Put every line of the listing below into a numbered list, leaving out the blank lines.
-- begin Provided data --
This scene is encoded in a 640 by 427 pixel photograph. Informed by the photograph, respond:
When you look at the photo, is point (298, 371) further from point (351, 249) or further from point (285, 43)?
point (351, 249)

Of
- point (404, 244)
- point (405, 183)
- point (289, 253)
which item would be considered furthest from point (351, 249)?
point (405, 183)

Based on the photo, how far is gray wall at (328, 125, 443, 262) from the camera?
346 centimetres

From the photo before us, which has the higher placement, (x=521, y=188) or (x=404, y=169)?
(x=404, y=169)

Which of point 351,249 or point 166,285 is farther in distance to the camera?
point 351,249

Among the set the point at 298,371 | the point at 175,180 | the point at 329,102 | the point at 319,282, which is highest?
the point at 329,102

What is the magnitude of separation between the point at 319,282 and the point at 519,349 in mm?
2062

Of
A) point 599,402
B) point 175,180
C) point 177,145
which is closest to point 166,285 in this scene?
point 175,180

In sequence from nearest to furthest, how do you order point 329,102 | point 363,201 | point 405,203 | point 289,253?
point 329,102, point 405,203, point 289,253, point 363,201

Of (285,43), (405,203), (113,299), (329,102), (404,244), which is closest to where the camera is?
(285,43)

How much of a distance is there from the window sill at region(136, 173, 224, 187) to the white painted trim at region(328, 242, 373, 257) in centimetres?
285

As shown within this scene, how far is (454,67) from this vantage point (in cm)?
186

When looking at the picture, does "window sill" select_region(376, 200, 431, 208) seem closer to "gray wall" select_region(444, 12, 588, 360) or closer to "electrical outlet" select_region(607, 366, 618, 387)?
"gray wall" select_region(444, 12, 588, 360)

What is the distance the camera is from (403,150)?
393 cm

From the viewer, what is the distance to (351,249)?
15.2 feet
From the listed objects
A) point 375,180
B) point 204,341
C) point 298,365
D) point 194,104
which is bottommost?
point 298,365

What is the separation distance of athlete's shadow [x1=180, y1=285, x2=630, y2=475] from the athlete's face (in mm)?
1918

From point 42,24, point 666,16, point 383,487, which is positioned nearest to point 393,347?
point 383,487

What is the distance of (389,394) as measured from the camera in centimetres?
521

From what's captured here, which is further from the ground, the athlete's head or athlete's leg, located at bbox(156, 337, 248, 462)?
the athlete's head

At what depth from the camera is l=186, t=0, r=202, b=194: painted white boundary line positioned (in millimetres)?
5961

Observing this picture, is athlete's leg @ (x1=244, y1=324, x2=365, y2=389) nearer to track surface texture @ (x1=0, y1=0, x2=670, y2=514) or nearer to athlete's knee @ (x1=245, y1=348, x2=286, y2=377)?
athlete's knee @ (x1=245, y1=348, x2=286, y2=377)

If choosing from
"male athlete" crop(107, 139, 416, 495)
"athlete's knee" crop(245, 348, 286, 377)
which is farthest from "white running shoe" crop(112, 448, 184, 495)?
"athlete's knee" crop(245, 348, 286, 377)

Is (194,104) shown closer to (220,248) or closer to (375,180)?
-- end Provided data --
* _Expected output_
1. This scene is encoded in a 640 by 427 pixel photograph. Informed by the photograph, respond:
2. When you look at the photo, is point (298, 371) further from point (351, 249) or further from point (285, 43)?
3. point (351, 249)
4. Of
5. - point (404, 244)
6. - point (405, 183)
7. - point (289, 253)
8. which item would be considered furthest from point (351, 249)?
9. point (405, 183)
10. Based on the photo, how far is gray wall at (328, 125, 443, 262) from the camera?
11. 346 centimetres
12. From the photo before us, which has the higher placement, (x=521, y=188) or (x=404, y=169)?
13. (x=404, y=169)
14. Which of point 351,249 or point 166,285 is farther in distance to the camera?
15. point 351,249
16. Among the set the point at 298,371 | the point at 175,180 | the point at 329,102 | the point at 319,282, which is highest?
17. the point at 329,102
18. What is the magnitude of separation between the point at 319,282 and the point at 519,349 in mm?
19. 2062
20. Of
21. A) point 599,402
22. B) point 175,180
23. C) point 177,145
24. which is closest to point 166,285 in this scene?
25. point 175,180
26. In sequence from nearest to furthest, how do you order point 329,102 | point 363,201 | point 405,203 | point 289,253?
27. point 329,102, point 405,203, point 289,253, point 363,201
28. Of (285,43), (405,203), (113,299), (329,102), (404,244), which is closest to where the camera is?
29. (285,43)
30. How much of a distance is there from the window sill at region(136, 173, 224, 187) to the white painted trim at region(328, 242, 373, 257) in centimetres?
31. 285
32. As shown within this scene, how far is (454,67) from this vantage point (in cm)?
33. 186
34. When looking at the picture, does "window sill" select_region(376, 200, 431, 208) seem closer to "gray wall" select_region(444, 12, 588, 360) or closer to "electrical outlet" select_region(607, 366, 618, 387)?
35. "gray wall" select_region(444, 12, 588, 360)
36. What is the distance the camera is from (403,150)?
37. 393 cm
38. From the viewer, what is the distance to (351,249)?
39. 15.2 feet
40. From the listed objects
41. A) point 375,180
42. B) point 204,341
43. C) point 298,365
44. D) point 194,104
45. which is bottommost?
46. point 298,365
47. What is the separation distance of athlete's shadow [x1=180, y1=285, x2=630, y2=475] from the athlete's face (in mm)?
48. 1918
49. From point 42,24, point 666,16, point 383,487, which is positioned nearest to point 393,347?
50. point 383,487
51. What is the distance of (389,394) as measured from the camera in centimetres?
52. 521
53. From what's captured here, which is further from the ground, the athlete's head or athlete's leg, located at bbox(156, 337, 248, 462)?
54. the athlete's head
55. At what depth from the camera is l=186, t=0, r=202, b=194: painted white boundary line positioned (in millimetres)?
56. 5961
57. Observing this picture, is athlete's leg @ (x1=244, y1=324, x2=365, y2=389) nearer to track surface texture @ (x1=0, y1=0, x2=670, y2=514) or nearer to athlete's knee @ (x1=245, y1=348, x2=286, y2=377)?
58. athlete's knee @ (x1=245, y1=348, x2=286, y2=377)
59. If choosing from
60. "male athlete" crop(107, 139, 416, 495)
61. "athlete's knee" crop(245, 348, 286, 377)
62. which is farthest from "white running shoe" crop(112, 448, 184, 495)?
63. "athlete's knee" crop(245, 348, 286, 377)
64. Is (194,104) shown closer to (220,248) or closer to (375,180)?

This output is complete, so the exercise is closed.